TASK ITEM - Please set down exactly the lines of the listing below from the line containing "Coque Gel Wiko" through the line containing "Wholesale Earring Clamps", both lines included, leaving out all other lines.

GIVEN DATA -
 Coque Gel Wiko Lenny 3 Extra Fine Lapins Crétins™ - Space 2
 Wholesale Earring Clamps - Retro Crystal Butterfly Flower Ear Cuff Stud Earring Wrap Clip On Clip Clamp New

==

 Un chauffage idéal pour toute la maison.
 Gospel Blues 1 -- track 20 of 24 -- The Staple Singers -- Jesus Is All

ANSWER SECTION -
 Coque Gel Wiko Lenny 3 Extra Fine Lapins Crétins™ - Space 2
 Wholesale Earring Clamps - Retro Crystal Butterfly Flower Ear Cuff Stud Earring Wrap Clip On Clip Clamp New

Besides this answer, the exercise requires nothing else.